A report from CNN earlier this year described how the Podesta Group repeatedly contacted the State Department about Ukraine’s 2012 election, attempting to put a positive spin on the regime’s handling of the elections. However, and crucially, they didn’t disclose the full extent of their work in federal lobbying filings until earlier this year — and per NBC, that failure to disclose has caught Mueller’s attention. (A Podesta group spokesperson has emailed me to insist that all appropriate legal
Tony Podesta is the brother of John Podesta, who chaired Hillary Clinton’s 2016 presidential campaign. Though they co-founded the lobbying firm at issue — the Podesta Group — decades ago, John Podesta is no longer affiliated with the firm, and there’s no indication that he’s a subject of Mueller’s investigation.
But Tony has also long been a well-known figure in Washington — he’s gotten incredibly rich as a “superlobbyist” monetizing his connections to Democratic leaders on behalf of all sorts of corporate interests. His expensive art collection and his divorce from his lobbyist wife have been the subject of media interest in the past.
What this tells us about Mueller’s investigation
The new revelation shows, essentially, that Mueller is broadly interpreting his authority to investigate “any matters” that “may arise directly from the investigation” into Russian interference in the 2016 campaign.
It was already known that Mueller was scrutinizing not only Paul Manafort’s actions during the 2016 campaign but also his work for pro-Russian Ukrainian interests years before the campaign.
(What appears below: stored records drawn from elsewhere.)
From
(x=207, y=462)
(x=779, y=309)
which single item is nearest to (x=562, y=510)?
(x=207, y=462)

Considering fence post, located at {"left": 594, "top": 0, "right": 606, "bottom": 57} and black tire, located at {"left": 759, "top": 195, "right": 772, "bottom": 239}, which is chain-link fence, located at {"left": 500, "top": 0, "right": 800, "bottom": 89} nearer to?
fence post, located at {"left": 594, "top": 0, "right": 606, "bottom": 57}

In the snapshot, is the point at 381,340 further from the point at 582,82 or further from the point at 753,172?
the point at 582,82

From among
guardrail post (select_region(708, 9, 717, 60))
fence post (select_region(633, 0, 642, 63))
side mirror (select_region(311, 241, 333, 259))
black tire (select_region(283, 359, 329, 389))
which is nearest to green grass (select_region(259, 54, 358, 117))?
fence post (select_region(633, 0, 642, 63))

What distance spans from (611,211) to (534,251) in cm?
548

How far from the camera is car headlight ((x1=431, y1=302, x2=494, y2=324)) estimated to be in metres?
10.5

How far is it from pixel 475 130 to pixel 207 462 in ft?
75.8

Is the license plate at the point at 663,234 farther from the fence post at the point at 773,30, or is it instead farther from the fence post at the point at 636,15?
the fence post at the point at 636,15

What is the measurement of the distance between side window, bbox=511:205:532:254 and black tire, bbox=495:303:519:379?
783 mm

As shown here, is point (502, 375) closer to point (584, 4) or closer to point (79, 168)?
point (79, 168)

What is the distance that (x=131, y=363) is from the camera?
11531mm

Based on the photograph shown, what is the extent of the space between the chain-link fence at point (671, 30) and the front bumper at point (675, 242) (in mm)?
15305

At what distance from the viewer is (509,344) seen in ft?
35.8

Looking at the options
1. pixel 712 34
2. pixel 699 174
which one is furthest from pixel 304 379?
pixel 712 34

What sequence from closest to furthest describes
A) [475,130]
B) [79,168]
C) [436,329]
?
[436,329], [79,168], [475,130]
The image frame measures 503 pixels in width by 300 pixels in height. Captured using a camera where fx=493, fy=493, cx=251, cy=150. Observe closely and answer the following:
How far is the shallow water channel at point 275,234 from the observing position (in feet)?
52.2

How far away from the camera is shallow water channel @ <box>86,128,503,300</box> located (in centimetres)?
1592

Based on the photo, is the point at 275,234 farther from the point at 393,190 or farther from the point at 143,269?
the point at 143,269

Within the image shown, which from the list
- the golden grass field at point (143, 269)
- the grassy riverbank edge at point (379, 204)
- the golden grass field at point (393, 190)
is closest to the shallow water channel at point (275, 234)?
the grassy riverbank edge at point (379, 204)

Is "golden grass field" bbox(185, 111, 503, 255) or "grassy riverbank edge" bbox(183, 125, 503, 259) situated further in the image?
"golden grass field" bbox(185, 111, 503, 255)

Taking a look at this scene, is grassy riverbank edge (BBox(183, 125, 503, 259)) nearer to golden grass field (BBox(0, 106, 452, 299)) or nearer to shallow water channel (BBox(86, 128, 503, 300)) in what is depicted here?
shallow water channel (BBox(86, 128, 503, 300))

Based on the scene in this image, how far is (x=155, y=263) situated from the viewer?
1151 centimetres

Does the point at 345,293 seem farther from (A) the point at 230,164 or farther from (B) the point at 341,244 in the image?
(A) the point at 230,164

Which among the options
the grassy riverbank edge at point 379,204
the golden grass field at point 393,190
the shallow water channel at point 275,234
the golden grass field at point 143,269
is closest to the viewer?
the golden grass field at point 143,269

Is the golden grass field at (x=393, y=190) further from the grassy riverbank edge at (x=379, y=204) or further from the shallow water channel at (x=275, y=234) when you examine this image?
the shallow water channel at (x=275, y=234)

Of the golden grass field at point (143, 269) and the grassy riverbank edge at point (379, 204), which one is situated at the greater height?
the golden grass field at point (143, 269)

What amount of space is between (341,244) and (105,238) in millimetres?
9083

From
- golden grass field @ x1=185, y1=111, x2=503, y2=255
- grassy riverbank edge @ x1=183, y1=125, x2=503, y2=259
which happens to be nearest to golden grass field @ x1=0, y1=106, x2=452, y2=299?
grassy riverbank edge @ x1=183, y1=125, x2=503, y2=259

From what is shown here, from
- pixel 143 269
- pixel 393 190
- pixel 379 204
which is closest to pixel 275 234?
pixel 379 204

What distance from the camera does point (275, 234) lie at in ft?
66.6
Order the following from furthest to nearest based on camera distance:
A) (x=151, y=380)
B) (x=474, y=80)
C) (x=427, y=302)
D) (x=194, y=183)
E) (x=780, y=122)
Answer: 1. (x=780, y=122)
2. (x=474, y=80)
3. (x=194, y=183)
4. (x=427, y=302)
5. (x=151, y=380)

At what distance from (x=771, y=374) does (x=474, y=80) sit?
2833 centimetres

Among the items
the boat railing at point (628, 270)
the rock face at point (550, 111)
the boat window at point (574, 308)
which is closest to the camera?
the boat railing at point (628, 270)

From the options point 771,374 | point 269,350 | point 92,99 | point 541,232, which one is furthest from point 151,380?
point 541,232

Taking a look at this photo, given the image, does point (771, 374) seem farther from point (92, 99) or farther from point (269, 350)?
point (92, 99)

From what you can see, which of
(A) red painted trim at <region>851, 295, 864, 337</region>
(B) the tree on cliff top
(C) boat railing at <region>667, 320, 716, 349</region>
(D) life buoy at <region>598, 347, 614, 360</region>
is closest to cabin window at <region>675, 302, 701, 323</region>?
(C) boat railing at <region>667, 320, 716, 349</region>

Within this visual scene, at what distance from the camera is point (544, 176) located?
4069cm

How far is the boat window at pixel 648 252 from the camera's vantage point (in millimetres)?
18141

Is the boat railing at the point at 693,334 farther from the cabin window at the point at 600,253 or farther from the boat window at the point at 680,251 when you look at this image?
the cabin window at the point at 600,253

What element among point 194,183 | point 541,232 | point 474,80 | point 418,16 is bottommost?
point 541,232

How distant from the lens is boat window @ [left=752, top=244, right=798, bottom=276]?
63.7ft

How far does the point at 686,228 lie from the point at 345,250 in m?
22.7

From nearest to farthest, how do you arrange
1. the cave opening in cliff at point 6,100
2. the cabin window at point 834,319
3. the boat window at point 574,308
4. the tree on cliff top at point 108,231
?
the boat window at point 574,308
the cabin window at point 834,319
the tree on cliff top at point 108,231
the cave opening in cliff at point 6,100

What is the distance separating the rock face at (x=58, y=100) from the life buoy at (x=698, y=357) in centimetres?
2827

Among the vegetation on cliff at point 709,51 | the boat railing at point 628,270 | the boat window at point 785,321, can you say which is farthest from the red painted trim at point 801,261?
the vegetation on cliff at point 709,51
Now, it seems, out of that line of inquiry, Mueller has expanded his investigation yet further to include the Podesta Group’s work for similar foreign elements, and whether it was properly disclosed at the time.
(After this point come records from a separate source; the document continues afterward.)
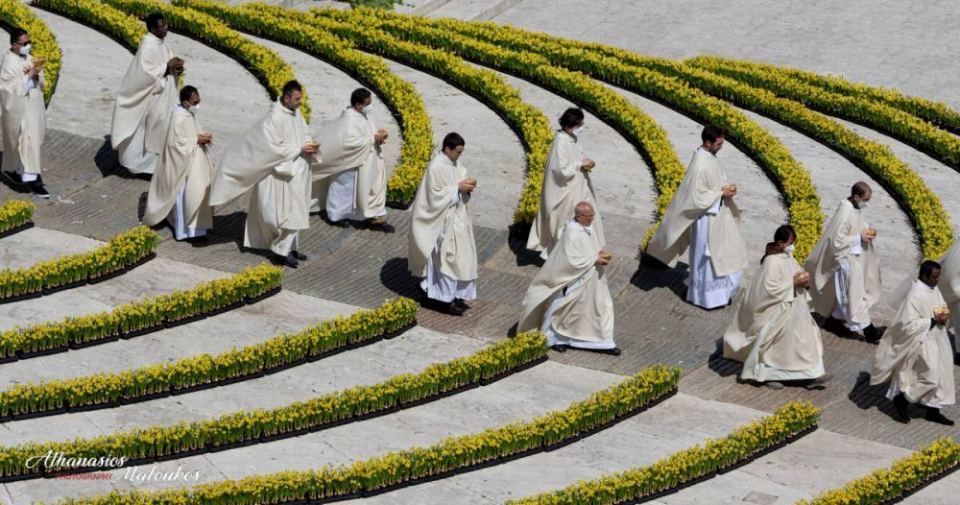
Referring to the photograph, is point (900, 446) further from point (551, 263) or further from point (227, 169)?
point (227, 169)

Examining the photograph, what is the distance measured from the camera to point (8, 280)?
57.5ft

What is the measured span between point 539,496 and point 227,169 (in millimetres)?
6604

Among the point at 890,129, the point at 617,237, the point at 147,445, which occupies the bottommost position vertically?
the point at 147,445

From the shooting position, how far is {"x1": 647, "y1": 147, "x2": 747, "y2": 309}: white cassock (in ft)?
63.6

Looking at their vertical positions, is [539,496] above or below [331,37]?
below

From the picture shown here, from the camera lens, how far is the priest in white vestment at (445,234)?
18.5 meters

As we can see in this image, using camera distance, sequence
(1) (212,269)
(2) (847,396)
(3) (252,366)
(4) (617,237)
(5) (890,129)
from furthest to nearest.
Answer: (5) (890,129) → (4) (617,237) → (1) (212,269) → (2) (847,396) → (3) (252,366)

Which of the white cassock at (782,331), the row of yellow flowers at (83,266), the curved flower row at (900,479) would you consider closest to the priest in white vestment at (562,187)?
the white cassock at (782,331)

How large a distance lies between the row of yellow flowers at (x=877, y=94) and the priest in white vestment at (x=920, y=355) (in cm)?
934

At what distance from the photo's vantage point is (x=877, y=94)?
1060 inches

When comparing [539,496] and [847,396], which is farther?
[847,396]

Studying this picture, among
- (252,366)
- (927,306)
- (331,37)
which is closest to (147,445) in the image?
(252,366)

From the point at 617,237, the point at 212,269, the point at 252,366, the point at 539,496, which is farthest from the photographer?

The news also makes clear that Mueller is not only interested in Russia-related wrongdoing committed by Trump allies or Republicans, as some on the right have criticized him for.
Indeed, for months, Republicans — including the president — have argued that Tony Podesta’s foreign work should get more attention.
Now, it seems, Mueller is giving it that attention.
One final note: There’s long been some mystery over just what former Trump adviser Roger Stone meant when he tweeted last year that it would soon be “the Podesta’s time in the barrel.”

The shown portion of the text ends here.